=== STATED TASK ===
Pick up the column on the $25-billion mortgage fraud settlement from the point where it stops and keep writing it.

=== TEXT PASSAGE ===
Bits Bucket for February 12, 2012

Too bad Polly isn’t with us this weekend to school this dumb rube LA Times writer in the subtleties of law, as it applies (or doesn’t) to Wall Street investment banksters.

Mortgage settlement is great — for politicians and banks
The settlement mostly requires mortgage lenders and servicers to comply with what I would have thought was already the law, which prohibits, you know, criminal fraud.

California Atty. Gen. Kamala D. Harris retains the right to pursue the banks under state fraud laws. But the settlement narrows the breadth of a promising Massachusetts investigation and may entirely shut down cases brought against BofA by the Arizona and Nevada attorneys general. (Bob Chamberlin, Los Angeles Times)

By Michael Hiltzik
February 11, 2012

I hate a parade. And the parade of rosy self-congratulation staged last week by the creators of the $25-billion mortgage fraud settlement with five big banks is the kind of parade I really hate.

There certainly are some big winners in the deal, which has the approval of 49 of the 50 state attorneys general. Start with its godfathers. President Obama took to the podium a couple of hours after the deal’s announcement to declare that it will “speed relief to the hardest-hit homeowners.”

California Atty. Gen. Kamala D. Harris went before the cameras soon after that, taking credit for “a tremendous victory for California,” which has been perhaps the hardest-hit state in the foreclosure crisis.

Then there are the banks. The signatories to the deal are Bank of America, Citibank, Wells Fargo & Co., JPMorgan Chase and Ally Financial (formerly GMAC), which handle payments on more than half the nation’s outstanding 27 million home loans and therefore have been at the center of the servicing and foreclosure abuses the settlement is supposed to end.

If you don’t listen too closely, it sounds as if they’re putting up the $25 billion. Not so. The only cold cash the banks are paying is a combined $5 billion, including $1.5 billion to compensate borrowers whose homes were foreclosed on from 2008 through the end of last year, with the rest going to the federal and state governments to pay for regulatory programs.

Most of the balance is in mortgage relief for stressed or underwater mortgage holders, including principal reductions, refinancings and other modifications.

How much of this will translate into an outlay of cash by the five banks? Not much, if any.

(Spatial questions based on pictures)

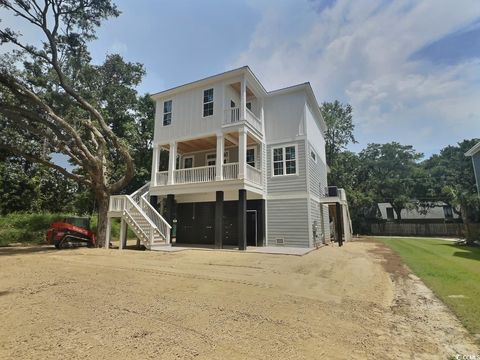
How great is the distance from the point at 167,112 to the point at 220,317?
1489cm

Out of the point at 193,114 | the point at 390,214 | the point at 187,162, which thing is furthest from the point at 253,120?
the point at 390,214

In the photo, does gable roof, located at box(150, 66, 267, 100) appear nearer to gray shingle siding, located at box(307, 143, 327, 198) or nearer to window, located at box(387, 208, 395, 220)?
gray shingle siding, located at box(307, 143, 327, 198)

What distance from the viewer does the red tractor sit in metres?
13.4

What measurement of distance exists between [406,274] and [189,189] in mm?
10309

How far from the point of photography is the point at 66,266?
8039 mm

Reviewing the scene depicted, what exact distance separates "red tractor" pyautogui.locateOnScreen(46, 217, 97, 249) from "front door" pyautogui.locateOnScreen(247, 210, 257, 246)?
855cm

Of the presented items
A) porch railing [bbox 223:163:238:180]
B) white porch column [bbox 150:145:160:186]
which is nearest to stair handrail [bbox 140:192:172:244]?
white porch column [bbox 150:145:160:186]

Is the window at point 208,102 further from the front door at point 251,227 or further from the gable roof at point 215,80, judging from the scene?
the front door at point 251,227

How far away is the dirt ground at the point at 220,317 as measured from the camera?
2.98 metres

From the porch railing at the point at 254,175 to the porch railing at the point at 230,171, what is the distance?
68 cm

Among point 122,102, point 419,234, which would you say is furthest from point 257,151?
point 419,234

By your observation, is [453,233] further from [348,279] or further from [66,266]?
[66,266]

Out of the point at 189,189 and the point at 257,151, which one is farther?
the point at 257,151

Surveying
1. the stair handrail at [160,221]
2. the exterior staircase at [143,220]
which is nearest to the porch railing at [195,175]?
the stair handrail at [160,221]
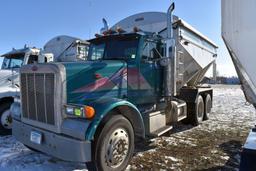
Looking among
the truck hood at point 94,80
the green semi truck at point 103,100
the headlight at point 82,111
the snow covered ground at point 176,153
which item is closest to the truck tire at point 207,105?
the snow covered ground at point 176,153

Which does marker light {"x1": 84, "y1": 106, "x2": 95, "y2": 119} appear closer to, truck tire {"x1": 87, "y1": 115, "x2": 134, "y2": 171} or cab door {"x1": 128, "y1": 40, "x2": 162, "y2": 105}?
truck tire {"x1": 87, "y1": 115, "x2": 134, "y2": 171}

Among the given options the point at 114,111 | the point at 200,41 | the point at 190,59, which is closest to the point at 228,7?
the point at 114,111

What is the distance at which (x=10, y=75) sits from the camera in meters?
7.92

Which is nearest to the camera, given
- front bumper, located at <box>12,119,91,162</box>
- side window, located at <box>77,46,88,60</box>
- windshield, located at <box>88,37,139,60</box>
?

=== OUTPUT BELOW ===
For one thing, even the government acknowledges that a lender typically benefits when ways are found to keep a home out of foreclosure — a lender loses an average $60,000 on every foreclosure, according to figures the federal government disclosed in connection with the settlement announcement. It’s been institutional resistance and legal entanglements, not economics, that have kept more modifications from going forward.

Many of the loans destined to be modified under the settlement aren’t even owned by the banks, but rather by investors — the banks just collect the checks.

Consequently, as mortgage expert Adam Levitin of Georgetown Law School observes, most of the settlement “is being financed on the dime of MBS [mortgage-backed securities] investors such as pension funds, 401(k) plans, insurance companies and the like — parties that did not themselves engage in any of the wrongdoing covered by the settlement.”

What about homeowners? They don’t get much, especially in relation to the scale of the housing crisis. More than 2 million owners have lost their homes to foreclosure during the last four years; this deal will provide 750,000 with a payment of $2,000 each.

Some 11 million homeowners are underwater by about $700 billion combined, or an average of nearly $65,000 each. In a transport of optimism, federal officials are projecting that this deal will help 2 million of them, to the tune of perhaps $20,000 each. By the way, loans owned by the government-sponsored firms Fannie Mae and Freddie Mac aren’t eligible for this relief. Since they own or control the majority of all outstanding mortgages, that’s a rather large black hole.